> **EXTRACTED TEXT**
******************************

Sort Integers
ID: 463; naive
Solution 1 (Java)
public class Solution {
/**
* @param A: an integer array
* @return: nothing
*/
public void sortIntegers(int[] A) {
for (int i = 0; i < A.length; i++) {
int minIndex = i;
for (int j = i; j < A.length; j++) {
if (A[j] < A[minIndex]) {
minIndex = j;
}
}
int temp = A[i];
A[i] = A[minIndex];
A[minIndex] = temp;
}
}
}Notes
Selection sort
Each time, find the minimum number and swap it with the first number of the unsorted list.
Solution 2 (Java)

******************************

> **AVAILABLE DATA**
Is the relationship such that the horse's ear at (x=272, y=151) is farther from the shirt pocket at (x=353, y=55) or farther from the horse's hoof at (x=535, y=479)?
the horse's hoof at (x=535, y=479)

******************************

> **TASK TO CARRY OUT**
In the Sort Integers solution text, which sorting method do the notes name for Solution 1?

> **EXPECTED OUTPUT**
Selection sort.